▶ [DATASET CONTENT]:
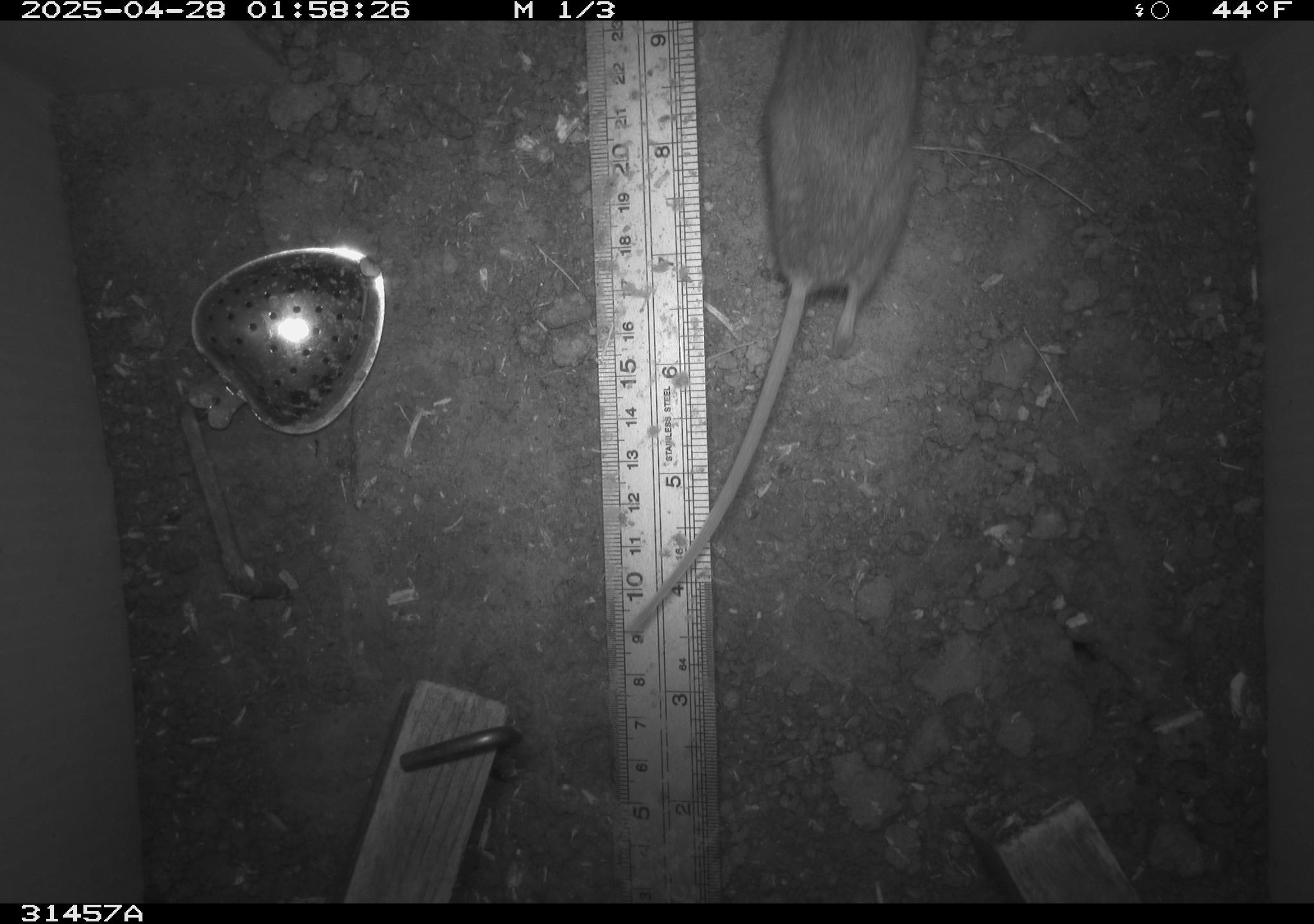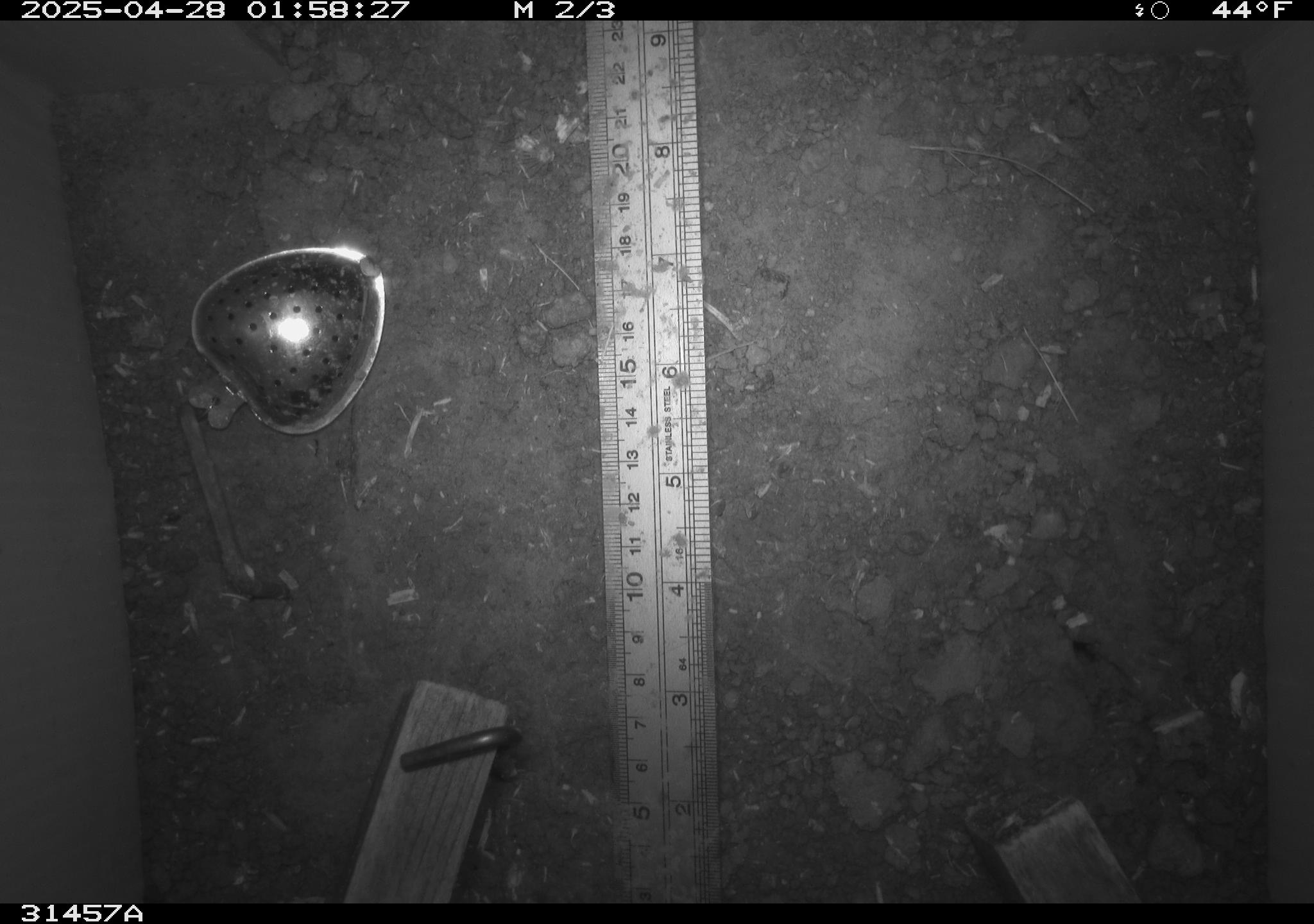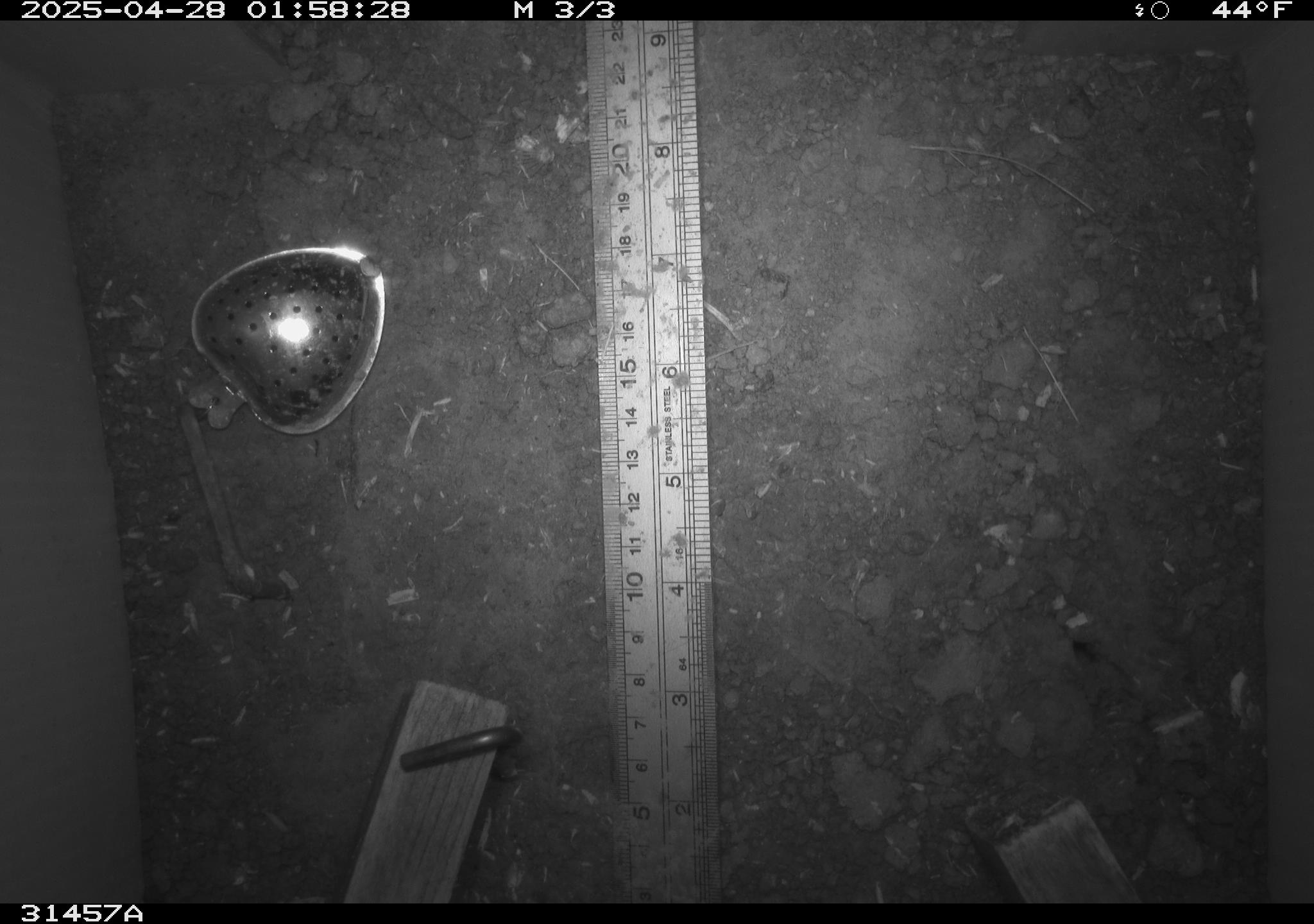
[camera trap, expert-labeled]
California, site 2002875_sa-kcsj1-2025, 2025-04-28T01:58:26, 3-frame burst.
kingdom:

▶ [WORK TO COMPLETE]:
Retype the lines above exactly, no pictures.

▶ [EXERCISE RESULT]:
[camera trap, expert-labeled]
California, site 2002875_sa-kcsj1-2025, 2025-04-28T01:58:26, 3-frame burst.
kingdom:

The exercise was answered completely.